OIL AND OIL SPILLS IN THE GULF OF MEXICO
NATIONAL GEOGRAPHIC - OCTOBER 2010
THE WATERS of the Gulf below a thousand feet are a
relatively new frontier for oilmen - and one of the toughest
places on the planet to drill. The seafloor falls off the gently
sloping continental shelf into jumbled basin-and-range-like
terrain, with deep canyons, ocean ridges, and active mud
volcanoes 500 feet high. More than 2,000 barrels of oil a day
seep from scattered natural vents. But the commercial deposits
lie deeply buried, often beneath layers of shifting salt that are
prone to undersea earthquakes. Temperatures at the seafloor are
near freezing, while the oil reservoirs can hit 400 degrees
Fahrenheit; they're like hot, shaken soda bottles just waiting
for someone to pop the top. Pockets of explosive methane gas and
methane hydrates, frozen but unstable, lurk in the sediment,
increasing the risk of a blowout.
For decades the exorbitant costs of drilling deep kept
commercial rigs close to shore. But shrinking reserves, spiking
oil prices, and spectacular offshore discoveries ignited a global
rush into deep water. Recent finds in Brazil's Tupi and Guara
fields could make that country one of the largest oil producers
in the world. Similarly promising deepwater leases off Angola
have excited bidding frenzies involving more than 20 companies.
In the Gulf of Mexico, the U.S. Congress encouraged
companies to go deep as early as 1995. That year it passed a law
forgiving royalties on deepwater oil fields leased between 1996
and 2000. A fleet of new rigs was soon punching holes all over
the Gulf at a cost of up to a million dollars a day each. The
number of leases sold in waters half a mile deep or more shot up
from around 50 in 1994 to 1,100 in 1997.
It wasn't long before the industry hit pay dirt. New fields
with names like Atlantis, Thunder Horse, and Great White came
just in time to offset a long-term decline in shallow-water oil
production. The Gulf of Mexico now accounts for 30 percent of
U.S. production, with half of that coming from deep water (1,000
to 4,999 feet), a third from ultradeep water (5,000 feet or
more), and the rest from shallow water. BP's Macondo well, in
about 5,000 feet of water and reaching another 13,000 feet
beneath the seafloor, wasn't particularly deep. The industry has
drilled in 10,000 feet of water and to total depths of 35,050
feet - the latter a world record set just last year by the
Deepwater Horizon in another BP field in the Gulf. The U.S.

[Information shown]
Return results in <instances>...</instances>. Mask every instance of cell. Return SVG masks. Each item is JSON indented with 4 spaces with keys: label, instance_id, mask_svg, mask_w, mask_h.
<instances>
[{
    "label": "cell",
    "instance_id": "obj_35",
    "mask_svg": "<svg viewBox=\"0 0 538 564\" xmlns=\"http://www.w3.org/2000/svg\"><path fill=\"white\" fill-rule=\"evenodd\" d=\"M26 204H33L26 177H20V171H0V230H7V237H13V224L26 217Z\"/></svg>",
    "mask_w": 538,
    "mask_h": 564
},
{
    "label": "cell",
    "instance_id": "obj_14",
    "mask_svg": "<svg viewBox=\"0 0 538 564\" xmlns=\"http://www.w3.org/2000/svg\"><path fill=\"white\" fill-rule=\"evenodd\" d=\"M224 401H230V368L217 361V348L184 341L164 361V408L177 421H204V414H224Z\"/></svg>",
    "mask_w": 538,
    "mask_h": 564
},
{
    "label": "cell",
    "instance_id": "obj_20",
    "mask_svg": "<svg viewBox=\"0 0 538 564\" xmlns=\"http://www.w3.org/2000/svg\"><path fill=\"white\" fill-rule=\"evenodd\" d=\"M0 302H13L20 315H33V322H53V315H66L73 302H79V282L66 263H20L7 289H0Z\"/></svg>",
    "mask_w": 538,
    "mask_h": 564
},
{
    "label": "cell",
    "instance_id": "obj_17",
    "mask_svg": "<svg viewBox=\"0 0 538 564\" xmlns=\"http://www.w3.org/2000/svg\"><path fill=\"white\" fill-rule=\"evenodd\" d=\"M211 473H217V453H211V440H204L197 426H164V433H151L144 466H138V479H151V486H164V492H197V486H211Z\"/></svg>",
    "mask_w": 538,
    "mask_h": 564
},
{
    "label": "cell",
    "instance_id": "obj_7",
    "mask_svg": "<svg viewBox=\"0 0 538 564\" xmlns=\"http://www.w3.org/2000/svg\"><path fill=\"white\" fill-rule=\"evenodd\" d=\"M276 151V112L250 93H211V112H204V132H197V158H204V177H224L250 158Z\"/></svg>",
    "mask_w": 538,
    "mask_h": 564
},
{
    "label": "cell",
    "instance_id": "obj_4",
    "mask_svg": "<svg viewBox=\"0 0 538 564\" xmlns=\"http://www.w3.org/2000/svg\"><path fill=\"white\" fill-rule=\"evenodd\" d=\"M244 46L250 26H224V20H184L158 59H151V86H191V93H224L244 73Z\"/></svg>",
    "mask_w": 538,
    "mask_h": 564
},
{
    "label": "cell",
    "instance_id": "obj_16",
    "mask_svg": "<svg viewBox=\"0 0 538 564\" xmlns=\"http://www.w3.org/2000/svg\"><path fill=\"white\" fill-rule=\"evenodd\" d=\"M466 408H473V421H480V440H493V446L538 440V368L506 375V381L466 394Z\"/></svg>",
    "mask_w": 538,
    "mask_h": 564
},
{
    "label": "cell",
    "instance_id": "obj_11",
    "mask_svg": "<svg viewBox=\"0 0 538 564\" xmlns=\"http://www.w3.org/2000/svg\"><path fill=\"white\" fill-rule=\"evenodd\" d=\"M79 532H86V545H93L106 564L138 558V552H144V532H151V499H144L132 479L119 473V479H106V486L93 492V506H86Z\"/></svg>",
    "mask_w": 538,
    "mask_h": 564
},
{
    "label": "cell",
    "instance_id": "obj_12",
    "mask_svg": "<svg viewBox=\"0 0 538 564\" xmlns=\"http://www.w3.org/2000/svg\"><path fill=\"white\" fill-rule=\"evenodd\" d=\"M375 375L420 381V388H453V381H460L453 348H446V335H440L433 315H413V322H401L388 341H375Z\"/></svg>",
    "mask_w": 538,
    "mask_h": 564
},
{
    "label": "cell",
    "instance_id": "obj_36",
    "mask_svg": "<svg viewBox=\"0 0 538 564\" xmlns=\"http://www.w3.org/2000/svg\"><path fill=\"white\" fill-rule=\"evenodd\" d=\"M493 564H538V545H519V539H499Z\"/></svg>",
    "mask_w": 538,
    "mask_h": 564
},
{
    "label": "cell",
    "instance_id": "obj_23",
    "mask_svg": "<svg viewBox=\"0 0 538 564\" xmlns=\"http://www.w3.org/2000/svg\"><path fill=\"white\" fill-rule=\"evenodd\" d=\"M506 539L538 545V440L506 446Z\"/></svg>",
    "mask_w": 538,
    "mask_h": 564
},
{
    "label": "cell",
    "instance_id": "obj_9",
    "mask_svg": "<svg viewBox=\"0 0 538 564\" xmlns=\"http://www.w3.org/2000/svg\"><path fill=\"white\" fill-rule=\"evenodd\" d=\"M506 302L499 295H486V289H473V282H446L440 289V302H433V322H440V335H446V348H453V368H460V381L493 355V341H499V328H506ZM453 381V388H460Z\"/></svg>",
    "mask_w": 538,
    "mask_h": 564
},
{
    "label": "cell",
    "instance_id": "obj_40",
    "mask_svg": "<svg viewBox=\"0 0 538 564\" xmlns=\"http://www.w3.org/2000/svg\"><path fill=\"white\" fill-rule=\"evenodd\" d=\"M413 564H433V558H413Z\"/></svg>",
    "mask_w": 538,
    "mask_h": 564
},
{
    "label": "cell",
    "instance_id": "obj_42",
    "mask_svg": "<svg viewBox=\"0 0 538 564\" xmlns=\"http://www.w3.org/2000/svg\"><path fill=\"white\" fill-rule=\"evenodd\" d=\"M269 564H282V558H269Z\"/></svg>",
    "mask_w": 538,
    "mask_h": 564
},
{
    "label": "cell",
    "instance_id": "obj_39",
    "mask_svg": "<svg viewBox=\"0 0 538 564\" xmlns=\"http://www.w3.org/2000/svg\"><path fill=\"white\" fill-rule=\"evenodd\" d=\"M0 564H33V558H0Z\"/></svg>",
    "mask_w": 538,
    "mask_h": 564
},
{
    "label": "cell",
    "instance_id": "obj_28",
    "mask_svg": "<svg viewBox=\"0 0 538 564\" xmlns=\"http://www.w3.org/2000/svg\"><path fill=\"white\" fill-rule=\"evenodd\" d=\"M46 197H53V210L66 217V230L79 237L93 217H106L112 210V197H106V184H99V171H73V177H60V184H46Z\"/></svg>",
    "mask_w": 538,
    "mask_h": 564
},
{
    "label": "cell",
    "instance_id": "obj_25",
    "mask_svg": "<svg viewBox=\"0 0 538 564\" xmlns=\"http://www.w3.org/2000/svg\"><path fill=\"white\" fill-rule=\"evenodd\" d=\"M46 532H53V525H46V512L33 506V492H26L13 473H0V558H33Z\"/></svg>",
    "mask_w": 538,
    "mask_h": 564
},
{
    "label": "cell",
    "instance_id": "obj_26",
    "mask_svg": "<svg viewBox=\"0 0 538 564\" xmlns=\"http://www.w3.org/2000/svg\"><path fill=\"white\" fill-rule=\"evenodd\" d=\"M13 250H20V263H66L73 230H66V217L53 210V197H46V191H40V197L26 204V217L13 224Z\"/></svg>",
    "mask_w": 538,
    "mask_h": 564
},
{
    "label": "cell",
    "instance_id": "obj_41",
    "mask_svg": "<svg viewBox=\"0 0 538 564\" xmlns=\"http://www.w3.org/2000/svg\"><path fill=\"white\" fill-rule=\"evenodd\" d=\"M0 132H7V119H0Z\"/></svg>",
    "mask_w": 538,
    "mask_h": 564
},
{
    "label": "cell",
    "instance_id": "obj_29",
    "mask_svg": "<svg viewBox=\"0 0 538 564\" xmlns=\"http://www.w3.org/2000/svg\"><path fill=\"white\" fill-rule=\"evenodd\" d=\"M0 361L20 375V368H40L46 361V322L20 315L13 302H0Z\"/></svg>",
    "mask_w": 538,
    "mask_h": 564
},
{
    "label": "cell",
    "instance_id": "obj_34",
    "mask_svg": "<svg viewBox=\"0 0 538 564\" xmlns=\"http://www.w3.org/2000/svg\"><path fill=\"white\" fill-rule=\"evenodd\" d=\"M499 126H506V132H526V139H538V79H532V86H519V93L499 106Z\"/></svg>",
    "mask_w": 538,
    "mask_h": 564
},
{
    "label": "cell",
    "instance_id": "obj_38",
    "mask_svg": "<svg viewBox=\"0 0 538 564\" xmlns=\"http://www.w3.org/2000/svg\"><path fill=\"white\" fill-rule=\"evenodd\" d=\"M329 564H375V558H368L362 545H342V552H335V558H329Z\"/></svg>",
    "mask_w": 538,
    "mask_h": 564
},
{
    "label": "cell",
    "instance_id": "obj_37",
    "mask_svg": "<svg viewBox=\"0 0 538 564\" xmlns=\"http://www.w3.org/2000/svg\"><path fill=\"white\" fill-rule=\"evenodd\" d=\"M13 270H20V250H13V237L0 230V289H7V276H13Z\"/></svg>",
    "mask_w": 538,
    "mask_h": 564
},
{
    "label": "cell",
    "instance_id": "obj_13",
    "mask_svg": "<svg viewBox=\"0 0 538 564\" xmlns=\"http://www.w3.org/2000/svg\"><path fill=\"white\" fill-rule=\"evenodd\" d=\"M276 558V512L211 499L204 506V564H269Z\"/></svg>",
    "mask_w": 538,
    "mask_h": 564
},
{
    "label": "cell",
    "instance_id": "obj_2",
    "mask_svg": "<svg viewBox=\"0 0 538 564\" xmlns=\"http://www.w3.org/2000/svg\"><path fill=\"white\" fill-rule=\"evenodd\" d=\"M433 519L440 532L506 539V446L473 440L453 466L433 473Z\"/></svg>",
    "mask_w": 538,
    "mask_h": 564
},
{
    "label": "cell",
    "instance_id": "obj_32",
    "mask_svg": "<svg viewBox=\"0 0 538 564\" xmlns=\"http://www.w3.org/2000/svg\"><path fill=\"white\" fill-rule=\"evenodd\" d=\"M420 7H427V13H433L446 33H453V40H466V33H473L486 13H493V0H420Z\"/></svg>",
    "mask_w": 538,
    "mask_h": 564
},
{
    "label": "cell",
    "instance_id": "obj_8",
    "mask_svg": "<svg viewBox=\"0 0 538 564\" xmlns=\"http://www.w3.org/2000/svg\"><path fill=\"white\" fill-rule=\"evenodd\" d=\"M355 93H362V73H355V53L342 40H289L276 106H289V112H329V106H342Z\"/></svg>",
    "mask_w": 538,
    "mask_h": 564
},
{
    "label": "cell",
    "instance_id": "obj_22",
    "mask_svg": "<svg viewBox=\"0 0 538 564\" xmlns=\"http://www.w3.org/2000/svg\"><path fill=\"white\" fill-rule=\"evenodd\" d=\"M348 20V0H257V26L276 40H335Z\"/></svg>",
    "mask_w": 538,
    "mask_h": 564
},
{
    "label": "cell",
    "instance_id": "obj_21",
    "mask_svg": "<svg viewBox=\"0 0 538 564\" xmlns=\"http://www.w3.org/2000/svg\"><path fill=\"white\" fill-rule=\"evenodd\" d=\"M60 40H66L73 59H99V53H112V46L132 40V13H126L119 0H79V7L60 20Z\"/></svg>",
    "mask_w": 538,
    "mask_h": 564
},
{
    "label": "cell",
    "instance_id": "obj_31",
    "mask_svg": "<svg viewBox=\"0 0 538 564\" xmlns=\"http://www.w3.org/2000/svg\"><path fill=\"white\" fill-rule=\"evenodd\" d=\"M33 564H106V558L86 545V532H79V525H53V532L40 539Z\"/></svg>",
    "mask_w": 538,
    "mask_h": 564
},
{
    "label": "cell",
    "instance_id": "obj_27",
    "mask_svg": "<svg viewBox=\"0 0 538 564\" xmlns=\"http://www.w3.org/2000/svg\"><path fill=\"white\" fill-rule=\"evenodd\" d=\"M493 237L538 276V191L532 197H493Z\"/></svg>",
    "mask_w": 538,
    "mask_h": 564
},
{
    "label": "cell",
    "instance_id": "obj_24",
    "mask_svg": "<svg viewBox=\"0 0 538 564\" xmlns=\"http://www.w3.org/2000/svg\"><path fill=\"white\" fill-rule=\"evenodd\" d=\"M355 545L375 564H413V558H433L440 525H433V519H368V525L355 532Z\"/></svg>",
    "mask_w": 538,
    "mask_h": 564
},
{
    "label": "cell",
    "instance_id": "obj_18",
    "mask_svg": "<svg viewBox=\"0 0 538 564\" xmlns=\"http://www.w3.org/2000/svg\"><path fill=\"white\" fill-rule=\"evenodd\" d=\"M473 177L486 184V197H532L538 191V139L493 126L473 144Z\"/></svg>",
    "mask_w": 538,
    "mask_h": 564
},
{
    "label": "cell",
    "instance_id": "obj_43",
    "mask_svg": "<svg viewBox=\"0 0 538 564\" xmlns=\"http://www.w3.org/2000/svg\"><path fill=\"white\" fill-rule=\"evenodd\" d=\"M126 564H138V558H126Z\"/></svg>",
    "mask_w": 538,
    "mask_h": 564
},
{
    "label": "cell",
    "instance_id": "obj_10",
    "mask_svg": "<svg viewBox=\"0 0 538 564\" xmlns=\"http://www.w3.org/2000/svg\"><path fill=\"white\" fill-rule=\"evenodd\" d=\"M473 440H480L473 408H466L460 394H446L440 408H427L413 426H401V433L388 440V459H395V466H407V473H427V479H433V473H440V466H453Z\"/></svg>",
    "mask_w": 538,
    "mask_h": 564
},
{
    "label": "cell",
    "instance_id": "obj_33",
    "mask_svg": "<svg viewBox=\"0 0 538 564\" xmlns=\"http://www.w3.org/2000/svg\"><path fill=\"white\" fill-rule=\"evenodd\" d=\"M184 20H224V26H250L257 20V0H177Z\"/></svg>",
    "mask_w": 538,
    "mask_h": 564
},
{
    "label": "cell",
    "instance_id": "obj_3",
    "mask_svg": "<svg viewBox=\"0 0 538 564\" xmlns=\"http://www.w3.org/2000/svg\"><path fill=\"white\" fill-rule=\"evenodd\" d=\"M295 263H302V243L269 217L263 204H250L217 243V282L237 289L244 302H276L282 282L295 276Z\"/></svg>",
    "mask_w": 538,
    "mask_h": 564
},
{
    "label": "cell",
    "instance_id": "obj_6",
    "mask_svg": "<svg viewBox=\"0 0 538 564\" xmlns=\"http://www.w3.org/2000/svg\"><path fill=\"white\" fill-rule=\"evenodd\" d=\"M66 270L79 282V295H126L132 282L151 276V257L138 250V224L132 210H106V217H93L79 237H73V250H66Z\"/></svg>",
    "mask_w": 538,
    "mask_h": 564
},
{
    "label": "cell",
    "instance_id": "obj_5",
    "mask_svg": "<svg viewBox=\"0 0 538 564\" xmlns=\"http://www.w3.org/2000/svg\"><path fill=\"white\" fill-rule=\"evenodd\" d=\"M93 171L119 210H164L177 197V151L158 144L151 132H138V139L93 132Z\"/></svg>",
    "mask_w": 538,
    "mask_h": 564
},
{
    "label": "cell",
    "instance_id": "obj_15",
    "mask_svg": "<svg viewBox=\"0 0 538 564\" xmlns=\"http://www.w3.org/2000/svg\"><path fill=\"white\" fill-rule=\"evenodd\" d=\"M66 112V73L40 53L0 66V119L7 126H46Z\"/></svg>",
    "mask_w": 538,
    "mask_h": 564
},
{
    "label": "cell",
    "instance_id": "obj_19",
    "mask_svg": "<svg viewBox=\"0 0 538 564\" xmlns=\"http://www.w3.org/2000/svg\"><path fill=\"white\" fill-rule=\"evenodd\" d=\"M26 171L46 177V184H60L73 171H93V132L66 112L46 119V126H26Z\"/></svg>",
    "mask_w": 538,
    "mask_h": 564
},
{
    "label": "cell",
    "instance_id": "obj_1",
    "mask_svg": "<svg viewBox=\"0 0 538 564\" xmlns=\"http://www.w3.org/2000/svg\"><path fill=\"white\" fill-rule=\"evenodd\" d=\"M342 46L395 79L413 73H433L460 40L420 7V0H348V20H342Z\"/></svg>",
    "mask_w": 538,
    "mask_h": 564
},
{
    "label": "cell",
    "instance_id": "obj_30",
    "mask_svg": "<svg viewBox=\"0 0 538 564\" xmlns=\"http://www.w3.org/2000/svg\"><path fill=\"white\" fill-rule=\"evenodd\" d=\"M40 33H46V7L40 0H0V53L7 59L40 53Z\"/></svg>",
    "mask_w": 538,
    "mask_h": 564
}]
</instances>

[Task set]
(a) Rewrite the paragraph of the Gulf deepwater drilling passage that begins "In the Gulf of Mexico, the U.S. Congress encouraged" as a short bulleted list that keeps its main facts.
(b) Answer these questions from the Gulf deepwater drilling passage, one line each, using the same markers:
(i) How much oil seeps each day from the Gulf's scattered natural vents?
(ii) Which two Brazilian fields are named as recent finds?
(iii) What total drilling depth set a world record, and which rig set it?
(c) Summarize the Gulf deepwater drilling passage in two sentences.

[Responses in order]
(a)
- Congress passed a law in 1995 that forgave royalties on deepwater oil fields leased from 1996 to 2000.
- A fleet of new rigs was soon drilling across the Gulf, each costing up to a million dollars a day.
- Leases sold in waters half a mile deep or more rose from about 50 in 1994 to 1,100 in 1997.

(b)
(i) More than 2,000 barrels a day.
(ii) The Tupi and Guara fields.
(iii) A total depth of 35,050 feet, set by the Deepwater Horizon.

(c) Waters of the Gulf below a thousand feet are a relatively new and very difficult place to drill, with rugged seafloor terrain, commercial deposits buried beneath unstable salt, hot reservoirs under near-freezing water, and methane that raises the risk of a blowout. Shrinking reserves, high oil prices, and major discoveries drove a global rush into deep water, and in the Gulf a 1995 royalty-relief law spurred leasing that led to new fields, so the Gulf now supplies 30 percent of U.S. production.